Segue o texto, completamente inalterado, com sua devida permissão para publicação. Os destaques em negrito, inclusive, foram feitos pelo autor.

O Futuro do Departamento de Ciências da Computação da Unimontes: Uma (Breve) Reflexão

Prezados Colegas,

Hoje, 14/03/2012, conforme foi apresentado na última reunião do Departamento de Ciências da Computação, ocorreram algumas atividades promovidas pelo Centro Acadêmico e pela InfoBits. Eu participei das atividades que ocorreram de manhã e um fato me deixou profundamente decepcionado: além de mim, apenas os professores Allysson Steve, Heveraldo, Guilherme, Angélica, Patrícia, Renato Cota e Marcos Flávio estiveram presentes. Acredito que muitos de vocês, neste momento, devem estar refletindo sobre as eventuais justificativas que podem apresentar para a sua ausência: sou muito ocupado, tenho muitas coisas para fazer, estou fazendo pós-graduação, trabalho em outros lugares, quero dormir um pouco mais, etc. Ora, eu, como muitos de vocês sabem, trabalho na Unimontes, na UFMG e na FACIT e estou fazendo doutorado; sou, portanto, como todos vocês, um indivíduo ocupado. Entretanto, esforcei-me para poder colaborar, não apenas com a minha presença, mas também com uma apresentação que teve como objetivo apontar diversas questões que precisam ser discutidos por nós, docentes do Departamento de Ciências da Computação da Unimontes (eu esperava a presença de mais colegas). É claro que muitos de vocês não participaram por motivos sólidos. Mas é difícil acreditar que todos os colegas que não compareceram assim se comportaram em função de uma real impossibilidade: tenho a plena certeza de que muitos poderiam adaptar o seu dia para participar das atividades. Para isso, é necessária uma característica fundamental: interesse.

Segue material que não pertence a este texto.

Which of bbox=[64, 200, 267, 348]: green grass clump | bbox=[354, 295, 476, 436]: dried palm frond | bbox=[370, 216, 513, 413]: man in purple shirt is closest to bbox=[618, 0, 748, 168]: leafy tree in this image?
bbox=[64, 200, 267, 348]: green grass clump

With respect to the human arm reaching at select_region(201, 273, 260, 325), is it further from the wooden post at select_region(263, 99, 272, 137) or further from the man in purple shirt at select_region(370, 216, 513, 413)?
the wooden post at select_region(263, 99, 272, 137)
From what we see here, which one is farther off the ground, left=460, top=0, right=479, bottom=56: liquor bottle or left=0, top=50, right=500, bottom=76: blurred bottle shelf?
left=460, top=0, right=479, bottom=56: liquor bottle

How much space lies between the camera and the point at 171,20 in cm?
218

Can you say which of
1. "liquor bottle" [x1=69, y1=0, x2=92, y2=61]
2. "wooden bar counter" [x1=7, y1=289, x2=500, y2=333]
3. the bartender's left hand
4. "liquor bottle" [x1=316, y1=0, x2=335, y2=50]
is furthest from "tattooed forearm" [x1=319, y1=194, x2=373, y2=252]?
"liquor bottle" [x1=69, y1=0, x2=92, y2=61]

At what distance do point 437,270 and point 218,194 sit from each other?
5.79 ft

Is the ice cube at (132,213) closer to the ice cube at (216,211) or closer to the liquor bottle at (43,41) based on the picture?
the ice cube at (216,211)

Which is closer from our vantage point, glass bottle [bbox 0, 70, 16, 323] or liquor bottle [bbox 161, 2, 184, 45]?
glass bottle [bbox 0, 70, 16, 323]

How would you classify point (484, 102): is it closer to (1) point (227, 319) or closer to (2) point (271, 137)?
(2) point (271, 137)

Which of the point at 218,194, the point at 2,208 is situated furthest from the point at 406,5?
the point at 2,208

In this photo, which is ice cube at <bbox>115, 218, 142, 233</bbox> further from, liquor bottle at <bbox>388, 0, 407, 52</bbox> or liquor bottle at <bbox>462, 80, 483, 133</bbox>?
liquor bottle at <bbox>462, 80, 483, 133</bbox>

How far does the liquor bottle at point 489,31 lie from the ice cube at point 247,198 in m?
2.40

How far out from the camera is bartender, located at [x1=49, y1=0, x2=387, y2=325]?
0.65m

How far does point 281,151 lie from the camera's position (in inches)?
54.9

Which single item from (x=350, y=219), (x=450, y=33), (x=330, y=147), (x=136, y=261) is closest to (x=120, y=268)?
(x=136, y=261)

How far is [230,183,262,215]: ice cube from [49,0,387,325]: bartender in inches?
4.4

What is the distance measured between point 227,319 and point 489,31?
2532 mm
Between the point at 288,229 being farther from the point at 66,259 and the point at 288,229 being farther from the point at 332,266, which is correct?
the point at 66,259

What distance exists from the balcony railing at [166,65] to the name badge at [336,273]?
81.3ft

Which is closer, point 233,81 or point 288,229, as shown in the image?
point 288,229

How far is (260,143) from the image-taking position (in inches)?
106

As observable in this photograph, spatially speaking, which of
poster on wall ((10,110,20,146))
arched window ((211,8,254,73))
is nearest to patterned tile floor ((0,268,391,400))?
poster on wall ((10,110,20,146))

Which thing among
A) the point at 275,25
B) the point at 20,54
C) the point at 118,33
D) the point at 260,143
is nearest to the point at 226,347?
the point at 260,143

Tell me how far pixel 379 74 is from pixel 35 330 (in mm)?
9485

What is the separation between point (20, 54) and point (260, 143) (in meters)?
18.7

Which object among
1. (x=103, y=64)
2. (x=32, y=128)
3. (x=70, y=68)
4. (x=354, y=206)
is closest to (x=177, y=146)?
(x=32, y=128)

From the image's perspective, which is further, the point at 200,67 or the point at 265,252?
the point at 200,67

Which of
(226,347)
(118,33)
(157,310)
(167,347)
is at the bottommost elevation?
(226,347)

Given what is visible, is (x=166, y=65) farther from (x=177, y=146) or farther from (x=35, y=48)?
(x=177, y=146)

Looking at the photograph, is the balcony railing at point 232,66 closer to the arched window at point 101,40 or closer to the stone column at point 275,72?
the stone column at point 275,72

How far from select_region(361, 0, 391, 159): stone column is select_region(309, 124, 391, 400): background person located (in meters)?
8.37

Passado o momento de decepção, fui tomado por um sentimento mais assustador: a preocupação com o futuro do Departamento de Ciências da Computação da Unimontes. Para que esta reflexão possa progredir, peço a você, caro colega, que pense sobre o seguinte questionamento:

  • O que você deseja para o futuro do Departamento de Ciências da Computação da Unimontes?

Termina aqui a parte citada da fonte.